Le
moment semble propice. L'Angleterre du Premier ministre William
Pitt (38 ans) vit des moments difficiles (révolte
en Irlande, mutinerie des marins à Portsmouth, faillite
financière).
L'Égypte
offre un point d'appui pour assurer une communication terrestre
avec l'Orient menacé par la suprématie maritime
britannique.
Talleyrand
se fait fort de convaincre le Grand Turc que la future expédition
n'est pas dirigée contre lui.
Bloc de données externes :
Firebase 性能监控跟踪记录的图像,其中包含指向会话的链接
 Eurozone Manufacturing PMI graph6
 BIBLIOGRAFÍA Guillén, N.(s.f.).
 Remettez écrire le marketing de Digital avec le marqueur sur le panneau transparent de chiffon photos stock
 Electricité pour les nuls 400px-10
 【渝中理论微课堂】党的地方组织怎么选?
Malheureusement, le
général Aubert-Dubayet, ambassadeur français à Istamboul,
meurt en décembre 1797 et n'est pas remplacé,
ce qui laisse le champ libre aux menées britanniques.
Mais
malgré les rapports venus de France et d'Italie, les
Anglais ne veulent pas croire à une expédition
française au Levant.
A
Paris, le Directoire décide, début 1798, d'envahir
la Confédération suisse, alliée séculaire
de la France, afin de financer la future expédition
d'Orient avec le trésor de Berne.
Une
campagne de promotion bien conduite permet à Bonaparte,
récemment nommé membre de l'Institut, de rassembler
une pléiade de jeunes scientifiques, ingénieurs,
artistes et humanistes issus des écoles d'État,
notamment Polytechnique nouvellement établie.
Parmi
eux, l'artiste aventurier Vivant-Denon, qui recueille à 51
ans la chance de sa vie, le mathématicien Gaspard
Monge, le naturaliste Geoffroy Saint-Hilaire,...
La
marine française est en piteux état et la majorité des
officiers de marine ont émigré. On parvient
tout de même à rassembler l'«aile gauche
de l'armée d'Angleterre» dans le Golfe de Gênes
au printemps 1798 sous le commandement de l'amiral Brueys
d'Aigailliers. En tout 194 navires et 19.000 hommes.
La
flotte réussit à appareiller de Toulon le 19
mai malgré la vigilance du contre-amiral Horatio Nelson,
commandant de la flotte britannique. Avec des flottes de
Gênes et d'Ajaccio, les effectifs de l'expédition
s'élèvent au final à... 54.000 hommes
!
La conquête
La
flotte parvient en vue de La Valette capitale de l'île
de Malte, le 9 juin. Trois siècles plus tôt,
l'île avait été confiée par Charles
Quint aux Chevaliers de l'Ordre hospitalier de Saint-Jean
de Jérusalem, dénommés ensuite de Rhodes
puis de Malte.
Le
grand-maître Ferdinand von Hompesch zu Bolheim a les
moyens de tenir un long siège, le roi de Naples lui
devant assistance et les chevaliers en ayant vu d'autres.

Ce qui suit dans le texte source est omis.